═════ Passage shown ═════

Debbie Hayton Debbie Hayton

The legacy of Covid will stay with children for life

Credit: iStock

Five years ago in March 2020, schools fell silent as Covid-19 swept across the world. At first, there was a tinge of excitement among some students and staff; it was as if, perhaps, we had been told that the whole country was going to be snowed in for six weeks. 

Had the restrictions thawed within a couple of months, the impact on at least some children’s education might even have been positive. New experiences stretch the mind, after all. But it didn’t work out like that. While pubs, restaurants and hairdressers re-opened on 4 July, schools stayed on remote teaching until September.

This generation of children was let down badly in the pandemic

Meanwhile, daily government press conferences, laced ‘R numbers’, infection rates, hospital admissions and excess deaths, instilled a sense of fear that also impacted on children. The world is not a safe place – indeed, it has never been a safe place – but we were told that risk must be avoided at all cost. Draconian policies – remember the four tiers of misery? – were underpinned by fear and policed ruthlessly. 

The impact was bad enough on those of us who had been around a while and were used to managing risk. It was harder for children to keep a sense of perspective during their formative years. Real life, they were told, was dangerous. No wonder that so many of them retreated to screens and social media. But youngsters were not significantly at risk from Covid. The restrictions they suffered protected the elderly and the vulnerable.

Even when children returned to school, the new academic year was like nothing we had known before. My classroom was demarcated by two lines of red and white tape: one zone for me and one for the ‘bubble’ into which my pupils had been corralled. Never mind that even a fart could cross this no-man’s land with ease, the illusion of safety trumped everything. Mandatory facemasks were similarly useless at preventing that particular form of communication, but they effectively muffled voices and shrouded facial expressions from view.

The first lockdown was probably inevitable. Two recent novel viruses had been genuinely terrifying. The SARS outbreak of 2003 left a case fatality rate of about 10 per cent. A decade later, the mortality rate from MERS was around 35 per cent. They were both respiratory diseases and both caused by coronaviruses. But certainly, by the autumn of 2020, it was clear that Covid-19 was much less severe. It was prevalent, though: one positive test would send an entire bubble of children back to their homes to be quarantined. The disruption to teaching and learning continued, but most of us at least were able to turn up to school every day during the ‘Halloween’ lockdown of November 2020.

═════ Recorded data ═════

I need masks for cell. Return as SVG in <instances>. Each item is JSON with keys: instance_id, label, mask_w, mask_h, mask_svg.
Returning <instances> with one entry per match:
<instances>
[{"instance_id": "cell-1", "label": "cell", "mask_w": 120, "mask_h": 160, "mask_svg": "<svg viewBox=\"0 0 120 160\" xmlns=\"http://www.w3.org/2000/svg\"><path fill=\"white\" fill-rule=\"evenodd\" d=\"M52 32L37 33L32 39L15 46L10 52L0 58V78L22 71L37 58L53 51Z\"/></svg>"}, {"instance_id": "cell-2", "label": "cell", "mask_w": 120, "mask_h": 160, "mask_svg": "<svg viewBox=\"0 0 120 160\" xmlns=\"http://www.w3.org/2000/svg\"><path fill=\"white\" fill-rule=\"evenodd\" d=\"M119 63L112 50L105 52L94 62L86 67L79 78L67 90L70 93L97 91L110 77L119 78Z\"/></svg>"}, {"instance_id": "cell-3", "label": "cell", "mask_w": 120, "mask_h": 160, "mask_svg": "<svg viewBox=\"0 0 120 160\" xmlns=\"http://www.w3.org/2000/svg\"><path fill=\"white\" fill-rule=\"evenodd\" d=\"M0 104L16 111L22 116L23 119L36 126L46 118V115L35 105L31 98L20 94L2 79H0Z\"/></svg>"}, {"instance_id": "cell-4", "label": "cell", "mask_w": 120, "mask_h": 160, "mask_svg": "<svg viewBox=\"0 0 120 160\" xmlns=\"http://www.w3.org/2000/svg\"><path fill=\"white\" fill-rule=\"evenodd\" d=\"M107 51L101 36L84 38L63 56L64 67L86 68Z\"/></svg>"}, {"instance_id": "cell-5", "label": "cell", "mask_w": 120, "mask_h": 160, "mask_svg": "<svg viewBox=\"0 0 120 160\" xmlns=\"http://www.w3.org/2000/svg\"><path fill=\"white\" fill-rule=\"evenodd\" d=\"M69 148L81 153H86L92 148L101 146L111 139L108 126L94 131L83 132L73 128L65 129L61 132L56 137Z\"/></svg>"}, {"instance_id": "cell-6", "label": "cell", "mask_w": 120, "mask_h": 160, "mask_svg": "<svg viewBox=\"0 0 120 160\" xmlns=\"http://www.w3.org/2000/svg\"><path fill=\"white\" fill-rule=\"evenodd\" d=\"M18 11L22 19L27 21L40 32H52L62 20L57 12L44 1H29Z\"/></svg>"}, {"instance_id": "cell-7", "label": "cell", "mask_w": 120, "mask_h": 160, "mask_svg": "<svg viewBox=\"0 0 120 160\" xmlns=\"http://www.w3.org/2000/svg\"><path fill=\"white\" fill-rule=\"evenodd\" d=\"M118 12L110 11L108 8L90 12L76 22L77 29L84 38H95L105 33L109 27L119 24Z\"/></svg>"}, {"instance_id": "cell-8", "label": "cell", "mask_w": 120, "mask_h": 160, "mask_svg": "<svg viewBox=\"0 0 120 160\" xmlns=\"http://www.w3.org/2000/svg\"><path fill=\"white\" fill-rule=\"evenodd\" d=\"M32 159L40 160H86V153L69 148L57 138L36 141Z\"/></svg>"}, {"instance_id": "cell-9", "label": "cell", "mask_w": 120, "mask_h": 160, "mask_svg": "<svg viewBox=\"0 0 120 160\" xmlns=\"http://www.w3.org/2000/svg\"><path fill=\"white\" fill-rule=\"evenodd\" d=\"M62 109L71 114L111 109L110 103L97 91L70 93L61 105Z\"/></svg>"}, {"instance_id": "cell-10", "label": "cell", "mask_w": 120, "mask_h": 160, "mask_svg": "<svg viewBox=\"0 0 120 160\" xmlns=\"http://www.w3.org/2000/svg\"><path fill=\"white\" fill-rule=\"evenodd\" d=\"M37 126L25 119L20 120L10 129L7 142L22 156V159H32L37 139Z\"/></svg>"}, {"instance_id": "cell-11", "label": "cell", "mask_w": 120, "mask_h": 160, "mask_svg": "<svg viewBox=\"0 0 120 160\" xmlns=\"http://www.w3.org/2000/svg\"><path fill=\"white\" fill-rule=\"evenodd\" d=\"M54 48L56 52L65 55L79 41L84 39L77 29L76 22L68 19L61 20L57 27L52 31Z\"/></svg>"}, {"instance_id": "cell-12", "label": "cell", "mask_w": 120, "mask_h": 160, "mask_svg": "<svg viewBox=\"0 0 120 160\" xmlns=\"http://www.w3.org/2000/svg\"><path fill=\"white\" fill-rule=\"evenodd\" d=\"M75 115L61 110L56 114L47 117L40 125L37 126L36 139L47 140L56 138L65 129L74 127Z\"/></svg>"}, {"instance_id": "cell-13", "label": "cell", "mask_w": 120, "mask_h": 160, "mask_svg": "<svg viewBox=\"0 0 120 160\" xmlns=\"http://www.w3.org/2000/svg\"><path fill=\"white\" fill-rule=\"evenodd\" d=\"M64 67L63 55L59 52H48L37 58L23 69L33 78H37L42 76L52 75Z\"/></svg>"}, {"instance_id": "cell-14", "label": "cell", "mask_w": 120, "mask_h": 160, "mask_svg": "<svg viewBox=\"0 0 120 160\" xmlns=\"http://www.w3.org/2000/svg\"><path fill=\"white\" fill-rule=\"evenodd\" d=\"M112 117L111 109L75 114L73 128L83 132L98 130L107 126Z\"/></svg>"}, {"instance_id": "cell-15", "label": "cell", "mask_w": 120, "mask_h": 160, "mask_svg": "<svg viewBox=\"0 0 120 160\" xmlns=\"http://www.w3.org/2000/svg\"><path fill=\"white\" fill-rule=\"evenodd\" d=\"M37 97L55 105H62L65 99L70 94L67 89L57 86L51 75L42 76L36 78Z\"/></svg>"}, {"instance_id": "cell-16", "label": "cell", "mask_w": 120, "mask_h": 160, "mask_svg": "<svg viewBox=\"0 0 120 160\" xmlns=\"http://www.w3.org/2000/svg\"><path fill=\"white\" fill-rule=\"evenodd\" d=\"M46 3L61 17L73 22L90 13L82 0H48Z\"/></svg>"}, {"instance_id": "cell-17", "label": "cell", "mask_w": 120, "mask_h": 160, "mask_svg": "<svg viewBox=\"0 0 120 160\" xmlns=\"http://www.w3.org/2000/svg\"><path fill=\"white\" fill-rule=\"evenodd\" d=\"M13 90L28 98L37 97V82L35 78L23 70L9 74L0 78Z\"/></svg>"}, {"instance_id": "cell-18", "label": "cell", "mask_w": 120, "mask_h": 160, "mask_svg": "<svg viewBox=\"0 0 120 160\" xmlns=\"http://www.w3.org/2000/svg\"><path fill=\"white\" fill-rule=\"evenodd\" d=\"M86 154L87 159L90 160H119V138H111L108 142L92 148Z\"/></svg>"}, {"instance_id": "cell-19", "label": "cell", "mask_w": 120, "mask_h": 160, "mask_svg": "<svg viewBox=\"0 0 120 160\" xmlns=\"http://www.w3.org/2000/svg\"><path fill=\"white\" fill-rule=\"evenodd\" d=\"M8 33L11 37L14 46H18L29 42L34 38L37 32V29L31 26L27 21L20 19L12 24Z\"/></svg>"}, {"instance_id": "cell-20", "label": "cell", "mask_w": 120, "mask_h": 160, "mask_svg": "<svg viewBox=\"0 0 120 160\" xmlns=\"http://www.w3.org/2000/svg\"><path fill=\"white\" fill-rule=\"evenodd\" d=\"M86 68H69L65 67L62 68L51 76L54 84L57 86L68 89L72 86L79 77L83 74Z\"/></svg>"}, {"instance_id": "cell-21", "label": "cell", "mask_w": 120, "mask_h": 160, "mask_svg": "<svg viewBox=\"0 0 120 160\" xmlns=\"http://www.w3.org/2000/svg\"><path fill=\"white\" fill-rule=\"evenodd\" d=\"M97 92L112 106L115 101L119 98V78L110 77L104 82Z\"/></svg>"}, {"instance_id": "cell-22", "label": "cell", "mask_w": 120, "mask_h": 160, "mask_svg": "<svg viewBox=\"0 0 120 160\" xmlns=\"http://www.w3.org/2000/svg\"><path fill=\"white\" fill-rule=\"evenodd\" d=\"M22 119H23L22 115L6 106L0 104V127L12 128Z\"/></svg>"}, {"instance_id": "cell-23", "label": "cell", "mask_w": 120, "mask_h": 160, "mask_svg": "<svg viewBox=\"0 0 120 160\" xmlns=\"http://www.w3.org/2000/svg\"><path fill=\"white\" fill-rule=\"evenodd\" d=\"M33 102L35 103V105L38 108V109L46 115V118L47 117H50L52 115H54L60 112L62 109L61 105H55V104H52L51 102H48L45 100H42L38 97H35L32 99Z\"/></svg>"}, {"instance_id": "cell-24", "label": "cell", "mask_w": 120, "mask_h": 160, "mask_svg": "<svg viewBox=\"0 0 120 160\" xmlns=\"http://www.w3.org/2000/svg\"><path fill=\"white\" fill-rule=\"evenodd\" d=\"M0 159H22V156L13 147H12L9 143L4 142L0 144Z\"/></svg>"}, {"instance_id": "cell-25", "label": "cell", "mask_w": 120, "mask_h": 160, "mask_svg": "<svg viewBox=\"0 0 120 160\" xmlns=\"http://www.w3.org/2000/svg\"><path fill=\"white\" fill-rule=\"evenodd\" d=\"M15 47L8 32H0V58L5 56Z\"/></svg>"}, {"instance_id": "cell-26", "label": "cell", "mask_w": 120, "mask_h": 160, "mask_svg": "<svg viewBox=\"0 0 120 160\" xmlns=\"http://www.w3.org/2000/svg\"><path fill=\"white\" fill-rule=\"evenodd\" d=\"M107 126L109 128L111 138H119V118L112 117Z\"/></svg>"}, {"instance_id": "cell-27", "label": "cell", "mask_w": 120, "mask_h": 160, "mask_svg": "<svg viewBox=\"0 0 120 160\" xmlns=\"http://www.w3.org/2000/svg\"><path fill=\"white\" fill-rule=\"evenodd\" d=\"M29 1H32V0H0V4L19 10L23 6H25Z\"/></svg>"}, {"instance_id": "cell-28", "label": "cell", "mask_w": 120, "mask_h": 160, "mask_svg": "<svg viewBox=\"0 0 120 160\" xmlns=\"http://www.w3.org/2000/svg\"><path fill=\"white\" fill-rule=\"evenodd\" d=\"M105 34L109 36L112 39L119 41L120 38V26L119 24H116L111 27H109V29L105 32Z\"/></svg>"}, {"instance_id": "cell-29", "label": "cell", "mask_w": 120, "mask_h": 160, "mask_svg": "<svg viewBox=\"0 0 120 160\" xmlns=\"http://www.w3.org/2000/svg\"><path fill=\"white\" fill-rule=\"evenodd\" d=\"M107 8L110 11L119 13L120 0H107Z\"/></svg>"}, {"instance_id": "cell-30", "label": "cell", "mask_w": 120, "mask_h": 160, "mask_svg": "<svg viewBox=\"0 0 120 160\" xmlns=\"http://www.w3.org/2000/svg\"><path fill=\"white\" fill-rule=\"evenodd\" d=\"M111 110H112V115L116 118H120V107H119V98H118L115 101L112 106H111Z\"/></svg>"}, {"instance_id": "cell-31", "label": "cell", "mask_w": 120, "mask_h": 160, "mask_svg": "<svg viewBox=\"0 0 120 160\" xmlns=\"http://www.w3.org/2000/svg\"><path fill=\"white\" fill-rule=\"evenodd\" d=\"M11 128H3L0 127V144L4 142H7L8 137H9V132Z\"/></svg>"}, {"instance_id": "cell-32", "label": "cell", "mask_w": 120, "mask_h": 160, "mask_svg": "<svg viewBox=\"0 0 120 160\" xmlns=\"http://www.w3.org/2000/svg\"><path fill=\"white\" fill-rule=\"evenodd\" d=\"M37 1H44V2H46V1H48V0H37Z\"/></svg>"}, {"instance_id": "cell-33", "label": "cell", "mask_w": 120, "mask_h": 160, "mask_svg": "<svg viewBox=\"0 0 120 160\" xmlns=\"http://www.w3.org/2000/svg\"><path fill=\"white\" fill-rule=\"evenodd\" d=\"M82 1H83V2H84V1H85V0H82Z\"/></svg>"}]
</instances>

═════

→ Parts of the exercise:
• a. In the article on Covid's legacy for children, what percentage was the mortality rate from MERS around?
• b. Please continue the article on Covid's legacy for children from where it stops.

→ Responses:
• a. Around 35 per cent.

• b.
Then, just after Christmas, schools were shut for the best part of another term. Mary Bousted, joint general secretary of the National Education Union (NEU), had demanded that ministers ‘do their duty’ by closing all primary and secondary schools to contain the virus. But to be fair on the NEU, the government had already put the fear of death into teachers. Plans for pupils to return later in January 2021 came to nothing. I went into school regardless. I could broadcast my lessons from there as well as I could from home but, crucially, I also enjoyed the company of other teachers who had also gone into work. I might be an introvert but I am also human, and human beings are social animals.

By now, the novelty of remote teaching had worn off. Besides, the spring term is crucial teaching time and children needed to be provided with lots of work. Some of them did it but too many gave up. Unlike me, they were cooped up at home, and during ‘live lessons’ their cameras needed to stay off. Some of them contributed their voices, but all I could see on my screen was an array of avatars. It was telling which avatars did not log off at the end of the lesson. Likely they had disappeared long before. All I could do was log my concerns. That went on for two long months.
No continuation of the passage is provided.